It’s important to start our study of the “medieval Middle East” and “early Islamic” history by understanding the words we use because they are problematic.
First, the terms “medieval” and “Middle East” assume a Western perspective. “Medieval” refers to the period between two ages, that is: between Antiquity and the Renaissance. So it doesn’t really make sense to organize non-European history as “medieval,” as if everyone in the world responded to a cultural movement that happened in Europe. Similarly, the “Middle East” as a phrase was coined by Europeans. Think about it: what is the “Middle East” east of? It is “Middle” because it is closer to Europe than the “Far East” (China and Japan). The terms “Middle East” and “Far East” were made in Europe to organize how Europeans think about regions outside of Europe.
The word “Orientalism” refers to the descriptions of the Middle East seeped in unquestioned Western perspectives. The word comes from a famous book written by Edward Said:

Said argued that the Western perspectives don’t adequately reflect the complexities of Middle Eastern history and culture. Rather, Westerners project stereotypes the Middle East, focusing for example on over-sexed tyrants and violent despots. Western descriptions of the Middle East are flat: they don’t allow for differences and change over time and space.
Western stereotypes about the Middle East didn’t emerge in a vacuum. People who write/wrote about the Middle East reflect the colonial perspectives of Europe and the United States, seeking to explain the supposed inferiority of the Middle East in order to justify invading and ruling over it.
For a quick summary of Orientalism, watch this video (2.5 minutes):
Why is this a problem? Try flipping the tables. Read about the US the way that we hear about the Middle East. Do you think this article adequately explains BLM or the 2020 protests?

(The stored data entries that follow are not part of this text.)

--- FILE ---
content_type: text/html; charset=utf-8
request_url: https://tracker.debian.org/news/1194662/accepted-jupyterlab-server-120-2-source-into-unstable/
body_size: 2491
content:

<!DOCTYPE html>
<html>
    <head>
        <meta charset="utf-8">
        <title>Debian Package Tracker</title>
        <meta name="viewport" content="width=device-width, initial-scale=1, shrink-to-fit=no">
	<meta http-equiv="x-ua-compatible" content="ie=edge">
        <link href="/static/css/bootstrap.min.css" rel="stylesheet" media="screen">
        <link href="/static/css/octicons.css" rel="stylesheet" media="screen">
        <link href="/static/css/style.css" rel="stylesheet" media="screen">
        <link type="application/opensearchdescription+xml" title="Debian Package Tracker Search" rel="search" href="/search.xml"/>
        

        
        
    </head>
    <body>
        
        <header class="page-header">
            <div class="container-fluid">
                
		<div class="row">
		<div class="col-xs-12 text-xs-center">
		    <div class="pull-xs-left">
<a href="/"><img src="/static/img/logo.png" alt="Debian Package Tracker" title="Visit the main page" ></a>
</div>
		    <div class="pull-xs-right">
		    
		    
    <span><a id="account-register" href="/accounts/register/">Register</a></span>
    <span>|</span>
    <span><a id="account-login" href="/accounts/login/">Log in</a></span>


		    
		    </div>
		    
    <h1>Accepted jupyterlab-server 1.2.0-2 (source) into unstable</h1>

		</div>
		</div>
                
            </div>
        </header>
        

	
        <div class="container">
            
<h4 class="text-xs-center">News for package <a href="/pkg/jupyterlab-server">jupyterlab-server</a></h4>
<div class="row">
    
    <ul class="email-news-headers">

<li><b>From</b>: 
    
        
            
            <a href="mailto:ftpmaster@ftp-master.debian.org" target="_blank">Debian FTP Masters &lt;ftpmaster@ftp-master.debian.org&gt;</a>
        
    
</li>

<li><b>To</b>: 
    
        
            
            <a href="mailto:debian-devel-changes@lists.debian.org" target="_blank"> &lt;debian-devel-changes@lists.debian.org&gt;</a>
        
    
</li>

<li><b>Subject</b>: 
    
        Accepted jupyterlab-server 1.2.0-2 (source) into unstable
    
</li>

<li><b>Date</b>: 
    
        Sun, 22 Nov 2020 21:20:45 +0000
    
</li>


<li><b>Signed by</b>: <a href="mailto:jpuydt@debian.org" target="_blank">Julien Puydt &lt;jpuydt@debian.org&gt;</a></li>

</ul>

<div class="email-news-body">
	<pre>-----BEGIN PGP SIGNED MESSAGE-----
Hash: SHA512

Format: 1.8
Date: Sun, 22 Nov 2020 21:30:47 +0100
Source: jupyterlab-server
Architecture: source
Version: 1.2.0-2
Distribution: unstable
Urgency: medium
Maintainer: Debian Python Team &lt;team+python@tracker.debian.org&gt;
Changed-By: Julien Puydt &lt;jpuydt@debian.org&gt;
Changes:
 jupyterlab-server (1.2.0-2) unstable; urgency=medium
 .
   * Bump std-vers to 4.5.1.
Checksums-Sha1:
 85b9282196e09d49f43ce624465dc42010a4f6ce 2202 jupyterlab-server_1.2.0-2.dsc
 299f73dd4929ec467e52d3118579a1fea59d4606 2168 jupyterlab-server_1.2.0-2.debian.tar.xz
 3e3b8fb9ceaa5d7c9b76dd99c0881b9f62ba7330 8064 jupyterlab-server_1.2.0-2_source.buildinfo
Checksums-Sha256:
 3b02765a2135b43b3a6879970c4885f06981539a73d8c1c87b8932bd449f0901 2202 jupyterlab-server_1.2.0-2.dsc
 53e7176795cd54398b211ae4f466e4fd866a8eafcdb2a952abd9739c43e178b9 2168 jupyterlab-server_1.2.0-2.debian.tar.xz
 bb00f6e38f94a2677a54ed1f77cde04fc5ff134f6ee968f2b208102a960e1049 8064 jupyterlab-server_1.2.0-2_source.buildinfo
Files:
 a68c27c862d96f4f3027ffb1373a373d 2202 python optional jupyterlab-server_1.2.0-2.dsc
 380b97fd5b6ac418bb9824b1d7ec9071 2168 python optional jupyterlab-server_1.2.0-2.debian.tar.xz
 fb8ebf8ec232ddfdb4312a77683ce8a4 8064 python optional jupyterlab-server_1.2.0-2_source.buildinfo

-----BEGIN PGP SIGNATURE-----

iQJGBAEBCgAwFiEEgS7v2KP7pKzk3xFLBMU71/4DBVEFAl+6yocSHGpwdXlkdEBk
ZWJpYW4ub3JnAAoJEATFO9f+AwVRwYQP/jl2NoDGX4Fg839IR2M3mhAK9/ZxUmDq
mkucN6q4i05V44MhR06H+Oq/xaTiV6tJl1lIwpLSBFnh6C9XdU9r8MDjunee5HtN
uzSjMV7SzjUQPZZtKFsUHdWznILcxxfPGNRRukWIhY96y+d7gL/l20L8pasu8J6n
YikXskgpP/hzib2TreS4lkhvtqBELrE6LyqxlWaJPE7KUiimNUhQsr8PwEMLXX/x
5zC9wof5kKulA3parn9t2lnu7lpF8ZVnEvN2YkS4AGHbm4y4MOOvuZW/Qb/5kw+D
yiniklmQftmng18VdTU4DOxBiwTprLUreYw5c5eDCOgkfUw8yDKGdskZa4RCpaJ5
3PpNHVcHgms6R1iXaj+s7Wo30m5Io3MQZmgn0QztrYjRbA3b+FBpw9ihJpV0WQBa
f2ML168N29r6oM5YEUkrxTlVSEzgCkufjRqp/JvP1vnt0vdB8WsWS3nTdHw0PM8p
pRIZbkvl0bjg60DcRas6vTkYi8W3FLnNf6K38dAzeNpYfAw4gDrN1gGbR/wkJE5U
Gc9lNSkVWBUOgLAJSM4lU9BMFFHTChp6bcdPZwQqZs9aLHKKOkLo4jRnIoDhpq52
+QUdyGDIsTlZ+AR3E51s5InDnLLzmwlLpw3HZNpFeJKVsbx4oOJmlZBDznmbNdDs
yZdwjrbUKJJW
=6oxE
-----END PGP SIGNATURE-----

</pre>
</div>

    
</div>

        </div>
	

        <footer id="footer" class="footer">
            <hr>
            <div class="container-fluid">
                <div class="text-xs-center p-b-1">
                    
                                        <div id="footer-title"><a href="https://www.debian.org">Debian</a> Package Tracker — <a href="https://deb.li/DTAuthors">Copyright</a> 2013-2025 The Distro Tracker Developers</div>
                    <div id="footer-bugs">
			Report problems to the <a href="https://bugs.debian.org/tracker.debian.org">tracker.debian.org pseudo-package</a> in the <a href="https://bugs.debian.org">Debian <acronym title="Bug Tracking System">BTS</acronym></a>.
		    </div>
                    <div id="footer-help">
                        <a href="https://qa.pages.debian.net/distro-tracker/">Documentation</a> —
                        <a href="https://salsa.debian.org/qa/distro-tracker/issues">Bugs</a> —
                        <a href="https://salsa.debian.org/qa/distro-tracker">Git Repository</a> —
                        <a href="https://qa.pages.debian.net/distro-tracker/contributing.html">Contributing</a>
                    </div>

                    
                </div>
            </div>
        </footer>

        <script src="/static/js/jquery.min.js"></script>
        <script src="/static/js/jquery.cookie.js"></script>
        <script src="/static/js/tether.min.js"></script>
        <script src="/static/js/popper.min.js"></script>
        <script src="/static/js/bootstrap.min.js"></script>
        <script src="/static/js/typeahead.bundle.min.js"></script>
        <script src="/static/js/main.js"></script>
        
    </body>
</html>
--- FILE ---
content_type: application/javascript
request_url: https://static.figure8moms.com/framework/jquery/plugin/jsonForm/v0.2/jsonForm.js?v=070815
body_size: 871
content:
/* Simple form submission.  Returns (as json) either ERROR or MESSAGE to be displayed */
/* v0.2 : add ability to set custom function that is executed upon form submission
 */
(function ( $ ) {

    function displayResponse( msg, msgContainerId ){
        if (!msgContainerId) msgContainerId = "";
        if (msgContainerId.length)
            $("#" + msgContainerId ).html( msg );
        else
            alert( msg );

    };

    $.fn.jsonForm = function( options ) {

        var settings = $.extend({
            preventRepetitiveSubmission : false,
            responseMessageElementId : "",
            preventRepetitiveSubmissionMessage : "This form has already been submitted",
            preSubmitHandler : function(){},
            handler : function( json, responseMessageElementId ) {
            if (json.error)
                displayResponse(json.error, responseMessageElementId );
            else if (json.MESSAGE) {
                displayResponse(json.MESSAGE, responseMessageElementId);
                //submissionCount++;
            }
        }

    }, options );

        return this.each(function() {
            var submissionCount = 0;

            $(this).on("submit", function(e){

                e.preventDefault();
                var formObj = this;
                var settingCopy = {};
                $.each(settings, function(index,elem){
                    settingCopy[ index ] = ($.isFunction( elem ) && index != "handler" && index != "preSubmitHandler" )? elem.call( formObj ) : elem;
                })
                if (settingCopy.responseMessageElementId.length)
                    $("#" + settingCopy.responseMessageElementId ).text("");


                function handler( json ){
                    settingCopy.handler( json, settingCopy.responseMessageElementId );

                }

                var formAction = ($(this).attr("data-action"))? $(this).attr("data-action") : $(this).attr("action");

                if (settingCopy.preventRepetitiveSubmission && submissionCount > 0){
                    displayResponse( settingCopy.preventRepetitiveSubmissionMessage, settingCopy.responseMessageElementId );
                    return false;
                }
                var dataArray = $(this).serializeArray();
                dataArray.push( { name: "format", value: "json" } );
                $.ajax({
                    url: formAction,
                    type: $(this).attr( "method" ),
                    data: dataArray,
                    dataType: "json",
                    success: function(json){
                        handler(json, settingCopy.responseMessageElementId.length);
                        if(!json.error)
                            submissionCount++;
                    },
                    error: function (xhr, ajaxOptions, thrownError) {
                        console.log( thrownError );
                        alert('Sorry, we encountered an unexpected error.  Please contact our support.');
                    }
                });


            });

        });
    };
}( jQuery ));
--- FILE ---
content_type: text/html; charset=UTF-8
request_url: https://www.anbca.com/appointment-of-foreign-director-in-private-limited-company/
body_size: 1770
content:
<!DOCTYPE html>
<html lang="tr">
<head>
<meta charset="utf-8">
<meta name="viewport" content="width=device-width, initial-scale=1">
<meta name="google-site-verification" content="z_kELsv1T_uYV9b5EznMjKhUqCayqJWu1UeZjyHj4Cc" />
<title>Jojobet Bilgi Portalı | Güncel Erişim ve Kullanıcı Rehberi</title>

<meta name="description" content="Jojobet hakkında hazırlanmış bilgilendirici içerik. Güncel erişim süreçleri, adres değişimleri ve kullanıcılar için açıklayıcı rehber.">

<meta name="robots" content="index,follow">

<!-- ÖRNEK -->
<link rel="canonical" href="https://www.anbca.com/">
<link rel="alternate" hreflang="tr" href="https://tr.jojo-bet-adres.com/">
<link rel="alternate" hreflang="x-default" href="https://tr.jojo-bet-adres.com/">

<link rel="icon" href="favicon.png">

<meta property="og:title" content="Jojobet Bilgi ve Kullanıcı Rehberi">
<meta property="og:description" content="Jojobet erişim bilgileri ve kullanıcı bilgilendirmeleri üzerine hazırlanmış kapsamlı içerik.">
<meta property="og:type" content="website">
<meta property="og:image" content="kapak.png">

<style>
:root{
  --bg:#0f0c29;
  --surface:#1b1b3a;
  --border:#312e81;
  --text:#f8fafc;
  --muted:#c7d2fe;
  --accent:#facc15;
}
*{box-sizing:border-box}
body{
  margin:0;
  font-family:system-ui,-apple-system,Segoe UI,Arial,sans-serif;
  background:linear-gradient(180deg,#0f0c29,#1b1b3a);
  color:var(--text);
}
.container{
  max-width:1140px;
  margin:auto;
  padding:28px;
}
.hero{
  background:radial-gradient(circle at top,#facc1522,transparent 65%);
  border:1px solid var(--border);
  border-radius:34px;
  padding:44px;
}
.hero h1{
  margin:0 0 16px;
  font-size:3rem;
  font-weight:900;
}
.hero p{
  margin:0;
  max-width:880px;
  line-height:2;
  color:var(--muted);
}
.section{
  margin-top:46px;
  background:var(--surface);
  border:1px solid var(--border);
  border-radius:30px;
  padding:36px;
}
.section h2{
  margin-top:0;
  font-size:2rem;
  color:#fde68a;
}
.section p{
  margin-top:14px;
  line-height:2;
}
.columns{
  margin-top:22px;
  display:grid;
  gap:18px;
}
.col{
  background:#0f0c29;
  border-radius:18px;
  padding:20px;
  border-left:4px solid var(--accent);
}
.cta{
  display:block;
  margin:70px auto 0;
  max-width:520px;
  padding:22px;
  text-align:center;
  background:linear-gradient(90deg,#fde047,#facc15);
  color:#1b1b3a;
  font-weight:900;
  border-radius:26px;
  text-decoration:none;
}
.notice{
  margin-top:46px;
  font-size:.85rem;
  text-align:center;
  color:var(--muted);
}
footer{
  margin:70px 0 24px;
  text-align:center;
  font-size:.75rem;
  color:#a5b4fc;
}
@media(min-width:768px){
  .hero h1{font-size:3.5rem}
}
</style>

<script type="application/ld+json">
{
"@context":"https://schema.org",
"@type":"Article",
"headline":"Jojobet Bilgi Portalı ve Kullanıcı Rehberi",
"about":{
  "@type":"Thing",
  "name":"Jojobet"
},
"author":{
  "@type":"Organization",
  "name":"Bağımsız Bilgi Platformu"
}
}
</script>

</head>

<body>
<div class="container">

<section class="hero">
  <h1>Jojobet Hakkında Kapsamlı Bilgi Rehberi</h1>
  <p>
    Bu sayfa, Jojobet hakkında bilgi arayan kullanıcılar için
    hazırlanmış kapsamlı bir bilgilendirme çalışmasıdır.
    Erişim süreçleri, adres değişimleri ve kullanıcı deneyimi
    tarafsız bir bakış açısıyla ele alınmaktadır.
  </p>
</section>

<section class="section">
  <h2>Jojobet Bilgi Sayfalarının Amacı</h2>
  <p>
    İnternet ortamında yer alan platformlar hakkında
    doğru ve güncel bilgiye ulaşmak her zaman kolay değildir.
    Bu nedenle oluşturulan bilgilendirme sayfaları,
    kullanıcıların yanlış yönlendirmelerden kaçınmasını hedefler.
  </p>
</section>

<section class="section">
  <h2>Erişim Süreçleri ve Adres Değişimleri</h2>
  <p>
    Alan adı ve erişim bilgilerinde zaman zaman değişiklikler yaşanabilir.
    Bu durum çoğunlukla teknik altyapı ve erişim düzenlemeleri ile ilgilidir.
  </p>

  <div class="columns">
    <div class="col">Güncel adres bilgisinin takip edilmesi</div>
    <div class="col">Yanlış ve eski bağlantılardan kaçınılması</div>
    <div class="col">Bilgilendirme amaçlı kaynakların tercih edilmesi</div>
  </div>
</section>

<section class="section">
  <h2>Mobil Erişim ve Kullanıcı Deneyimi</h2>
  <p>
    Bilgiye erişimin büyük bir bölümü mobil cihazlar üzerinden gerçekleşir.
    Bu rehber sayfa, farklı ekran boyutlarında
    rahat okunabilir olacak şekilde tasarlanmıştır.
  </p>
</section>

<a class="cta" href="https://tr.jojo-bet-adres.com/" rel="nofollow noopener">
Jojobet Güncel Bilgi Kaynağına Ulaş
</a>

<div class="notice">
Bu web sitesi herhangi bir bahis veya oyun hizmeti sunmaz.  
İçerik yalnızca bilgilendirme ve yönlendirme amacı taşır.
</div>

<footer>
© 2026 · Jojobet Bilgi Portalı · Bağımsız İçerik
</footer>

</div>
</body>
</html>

The words we use matter. So what’s a good alternative to “Middle East”? Recently, there has been a push to switch to the term SWANA: Southwest Asia and North Africa. By using a geographical identifier, we can bypass the relational organization (that is: we don’t define the region based on its relationship to Europe). However, just as no one in 9th-century Baghdad ever used the word “medieval,” so too is SWANA a modern concept. One of the ways we can push back at Orientalism is to use terms that are found in our sources, to start to understand the people who lived in the past and the ways in which they organized their world.
Sources written in the 9-10th centuries use the term “Islamic.” This term has its own problems, but at least it comes directly from the period and people we are studying. Before we adopt the term “Islamic” and run with it, though, we need to be clear how people used it in the past and how we are going to use it. Some Arabic texts refer to “the Realm of Islam,” which contrasts with “the Realm of War.” But these terms usually show up in juridical texts. History and geography texts sometimes use “the Kingdom of Islam,” “the lands of Islam,” commonly shortened to just “Islam.” These terms all refer to territories controlled by Muslim rulers. They don’t necessarily mean that the majority of people living in those territories were Muslims. They also don’t refer solely to the “Middle East.”
One criticism of using the term “Islamic” is that people assume that it’s about religion: “Islamic” history, then, is the study of the religion of Islam or the history of Muslims. However, we should also keep in mind that conversion to Islam was a slow and uneven process; very few regions in the early Islamic world were majority Muslim. The term “Islamic” history might also suggest to the modern observer that religion was the most important way to categorize people living in the “Islamic” world. In response, another scholar named Marshall Hodgson introduced the term “Islamicate” to refer to people and objects that we could understand within the context of the Islamic world. The term reminds people that not everyone or everything living in the Islamic world was Muslim or related in some way to the religion of Islam.
So if everything is problematic, how do we move forward? We start by recognizing the problems. I use “Islamic” because that’s what appears in our sources. However, in this setting I do not understand “Islamic” to refer strictly to the religion of Islam. Christians, Jews, Zoroastrians, and Hindus lived in the Islamic world. I use the term “Islamic” in the sense of the geographers: the lands of Islam, where the rulers were Muslims. I do use “Middle East” and “medieval,” but sparingly. My reasons for this are practical. If we all came into the study of this history with blank slates, then we would have an easier time dispensing with such words entirely. But I think it is important that we use understandable terms as students start to learn about the Islamic world and as scholars reach across disciplines to learn about other regions. We can’t expect people coming into the field for the first time to magically know the definition and parameters of “early Islamic history.”